Data Sandbox
Data Sandbox Playing is the most natural way to learn. These are the artifacts in my sandbox playground.

Marvel Cinematic Data Visualization With Plot.ly

I’m a huge sucker for Marvel cinematic and in this article I will do a fun exercise with building a simple interactive 3D network graph based on the relationship between Marvel characters. I will be using one of my favourite plotting libraries in Python, Plot.ly. Plot.ly is very easy to use and the way graphs are constructed is very intuitive. The dataset can be found on my GitHub or at the following link: https://www.kaggle.com/csanhueza/the-marvel-universe-social-network

Setting up and exploring the data

import plotly.plotly as py
from plotly.graph_objs import *
import plotly.offline as offline
import pandas as pd

Key thing to remember with Plot.ly is if you want to build graphs locally on you computer using Jupyter notebooks, you need to initiate offline notebook mode

offline.init_notebook_mode()

The hero-network.csv dataset contains two columns, hero1 and hero2 and represents a connection between the two characters.

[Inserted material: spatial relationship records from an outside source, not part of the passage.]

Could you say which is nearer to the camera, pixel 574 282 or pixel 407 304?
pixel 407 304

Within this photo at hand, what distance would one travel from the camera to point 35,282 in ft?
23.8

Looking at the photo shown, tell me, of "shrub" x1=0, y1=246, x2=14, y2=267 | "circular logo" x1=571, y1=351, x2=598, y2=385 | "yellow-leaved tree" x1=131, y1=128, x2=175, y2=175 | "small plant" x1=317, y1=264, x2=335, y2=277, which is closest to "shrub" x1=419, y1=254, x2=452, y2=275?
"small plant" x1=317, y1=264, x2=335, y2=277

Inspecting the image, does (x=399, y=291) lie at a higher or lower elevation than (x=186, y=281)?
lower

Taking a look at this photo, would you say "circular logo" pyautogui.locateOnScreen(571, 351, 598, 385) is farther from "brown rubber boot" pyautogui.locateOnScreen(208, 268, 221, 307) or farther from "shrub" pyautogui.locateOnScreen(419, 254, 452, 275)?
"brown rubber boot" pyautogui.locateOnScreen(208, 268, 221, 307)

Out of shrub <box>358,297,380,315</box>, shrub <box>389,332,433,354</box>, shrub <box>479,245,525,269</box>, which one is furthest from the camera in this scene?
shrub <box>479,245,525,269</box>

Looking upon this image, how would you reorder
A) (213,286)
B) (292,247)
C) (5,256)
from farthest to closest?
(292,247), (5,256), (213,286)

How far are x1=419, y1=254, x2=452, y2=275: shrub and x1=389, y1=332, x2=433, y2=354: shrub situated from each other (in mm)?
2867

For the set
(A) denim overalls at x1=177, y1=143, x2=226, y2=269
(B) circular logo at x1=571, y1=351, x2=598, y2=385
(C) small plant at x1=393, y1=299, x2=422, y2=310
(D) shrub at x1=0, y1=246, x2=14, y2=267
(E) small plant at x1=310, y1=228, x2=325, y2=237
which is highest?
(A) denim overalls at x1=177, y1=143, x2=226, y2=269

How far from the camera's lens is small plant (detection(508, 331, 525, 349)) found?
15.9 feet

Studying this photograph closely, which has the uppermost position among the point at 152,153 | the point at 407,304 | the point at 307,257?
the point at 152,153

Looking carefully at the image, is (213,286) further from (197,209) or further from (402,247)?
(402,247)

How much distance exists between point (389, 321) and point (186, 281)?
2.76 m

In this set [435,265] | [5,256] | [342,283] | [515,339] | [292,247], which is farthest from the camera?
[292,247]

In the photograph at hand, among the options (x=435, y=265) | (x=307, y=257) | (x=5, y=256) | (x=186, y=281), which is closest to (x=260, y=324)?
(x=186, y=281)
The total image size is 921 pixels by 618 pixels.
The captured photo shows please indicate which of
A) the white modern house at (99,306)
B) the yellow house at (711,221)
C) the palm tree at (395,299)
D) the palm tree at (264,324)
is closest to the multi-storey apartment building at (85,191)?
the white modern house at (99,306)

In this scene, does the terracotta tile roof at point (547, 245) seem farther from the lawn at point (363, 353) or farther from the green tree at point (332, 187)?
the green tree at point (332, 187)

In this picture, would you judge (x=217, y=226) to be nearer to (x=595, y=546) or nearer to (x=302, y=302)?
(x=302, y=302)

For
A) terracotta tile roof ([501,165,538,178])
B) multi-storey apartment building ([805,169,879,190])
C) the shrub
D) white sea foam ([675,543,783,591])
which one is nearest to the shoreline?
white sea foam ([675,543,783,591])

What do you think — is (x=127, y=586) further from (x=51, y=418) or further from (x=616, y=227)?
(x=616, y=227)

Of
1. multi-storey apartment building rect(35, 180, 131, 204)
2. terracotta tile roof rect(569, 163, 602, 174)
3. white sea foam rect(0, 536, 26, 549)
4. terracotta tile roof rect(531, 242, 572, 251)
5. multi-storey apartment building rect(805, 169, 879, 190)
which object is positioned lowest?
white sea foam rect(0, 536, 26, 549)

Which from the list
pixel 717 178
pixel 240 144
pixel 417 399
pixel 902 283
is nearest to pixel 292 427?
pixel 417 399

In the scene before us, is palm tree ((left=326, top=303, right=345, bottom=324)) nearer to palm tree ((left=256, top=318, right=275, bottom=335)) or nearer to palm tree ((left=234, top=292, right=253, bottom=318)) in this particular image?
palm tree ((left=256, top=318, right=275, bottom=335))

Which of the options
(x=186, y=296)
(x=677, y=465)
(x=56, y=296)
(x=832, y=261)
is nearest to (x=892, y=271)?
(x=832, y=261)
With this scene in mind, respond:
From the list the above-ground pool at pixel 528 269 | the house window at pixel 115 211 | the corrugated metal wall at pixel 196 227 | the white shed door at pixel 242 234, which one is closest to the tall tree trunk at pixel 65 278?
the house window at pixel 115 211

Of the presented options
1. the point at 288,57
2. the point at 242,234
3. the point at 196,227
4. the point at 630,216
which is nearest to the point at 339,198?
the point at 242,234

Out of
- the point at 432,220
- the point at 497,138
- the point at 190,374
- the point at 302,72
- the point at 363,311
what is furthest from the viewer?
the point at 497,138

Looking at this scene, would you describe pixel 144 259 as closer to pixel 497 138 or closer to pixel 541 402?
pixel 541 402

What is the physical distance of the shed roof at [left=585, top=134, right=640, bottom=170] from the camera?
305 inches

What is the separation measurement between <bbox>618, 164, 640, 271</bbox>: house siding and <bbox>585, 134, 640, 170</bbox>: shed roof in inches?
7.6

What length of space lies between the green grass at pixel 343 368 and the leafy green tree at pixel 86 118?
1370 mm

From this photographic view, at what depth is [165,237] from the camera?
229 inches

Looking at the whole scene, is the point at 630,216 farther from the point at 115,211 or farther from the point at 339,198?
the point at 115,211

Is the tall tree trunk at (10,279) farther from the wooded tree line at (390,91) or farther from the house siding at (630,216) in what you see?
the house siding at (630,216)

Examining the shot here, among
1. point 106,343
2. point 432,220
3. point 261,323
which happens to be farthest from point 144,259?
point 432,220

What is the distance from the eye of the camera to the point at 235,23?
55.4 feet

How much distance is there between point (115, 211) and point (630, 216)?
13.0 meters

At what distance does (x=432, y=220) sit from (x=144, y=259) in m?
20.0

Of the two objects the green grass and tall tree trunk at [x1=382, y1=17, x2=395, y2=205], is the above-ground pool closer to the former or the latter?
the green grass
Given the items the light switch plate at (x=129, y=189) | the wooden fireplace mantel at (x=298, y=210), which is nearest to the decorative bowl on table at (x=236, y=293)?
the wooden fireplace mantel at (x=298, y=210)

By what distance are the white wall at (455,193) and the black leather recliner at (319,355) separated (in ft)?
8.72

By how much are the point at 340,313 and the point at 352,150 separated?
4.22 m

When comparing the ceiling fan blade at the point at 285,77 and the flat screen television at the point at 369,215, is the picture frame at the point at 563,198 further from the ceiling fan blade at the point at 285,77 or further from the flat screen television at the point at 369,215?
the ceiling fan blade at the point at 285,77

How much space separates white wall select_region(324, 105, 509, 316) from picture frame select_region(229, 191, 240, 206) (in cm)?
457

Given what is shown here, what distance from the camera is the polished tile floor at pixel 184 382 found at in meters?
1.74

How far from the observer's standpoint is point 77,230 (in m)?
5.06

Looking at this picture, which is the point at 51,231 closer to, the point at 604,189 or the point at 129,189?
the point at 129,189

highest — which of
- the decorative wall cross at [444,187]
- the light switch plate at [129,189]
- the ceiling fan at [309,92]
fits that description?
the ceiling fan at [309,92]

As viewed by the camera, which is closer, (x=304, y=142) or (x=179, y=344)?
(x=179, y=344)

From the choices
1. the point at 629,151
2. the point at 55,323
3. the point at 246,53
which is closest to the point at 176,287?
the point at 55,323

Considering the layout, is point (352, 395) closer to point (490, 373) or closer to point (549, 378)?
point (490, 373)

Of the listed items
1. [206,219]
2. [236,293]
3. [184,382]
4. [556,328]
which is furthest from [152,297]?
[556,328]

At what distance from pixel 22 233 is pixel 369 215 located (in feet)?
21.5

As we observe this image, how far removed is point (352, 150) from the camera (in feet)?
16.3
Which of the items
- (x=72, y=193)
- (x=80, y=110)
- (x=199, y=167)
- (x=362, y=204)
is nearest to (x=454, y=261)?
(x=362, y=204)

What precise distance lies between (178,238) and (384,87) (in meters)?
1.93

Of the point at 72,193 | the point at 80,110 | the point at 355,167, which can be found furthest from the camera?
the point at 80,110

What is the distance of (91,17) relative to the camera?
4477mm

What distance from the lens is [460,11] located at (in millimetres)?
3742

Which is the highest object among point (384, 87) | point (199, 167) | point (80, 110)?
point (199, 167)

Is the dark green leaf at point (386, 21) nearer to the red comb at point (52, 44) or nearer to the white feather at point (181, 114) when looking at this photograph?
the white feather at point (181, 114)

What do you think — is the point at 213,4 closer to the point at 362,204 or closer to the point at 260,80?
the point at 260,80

heros = pd.read_csv('hero-network.csv')
heros.describe()
hero1 hero2
count 574467 574467
unique 6211 6173
top CAPTAIN AMERICA CAPTAIN AMERICA
freq 8149 8350

Some quick data cleaning to remove empty spaces

for i in range(0,2):
    heros[heros.columns[i]] = heros[heros.columns[i]].map(lambda x: x.rstrip())

If you are playing around with the same code and want to explore additional characters, you can use the following line to explore what type of characters are included in the dataset

#heros[heros['hero1'].str.contains('DAREDEVIL')]['hero1'].unique()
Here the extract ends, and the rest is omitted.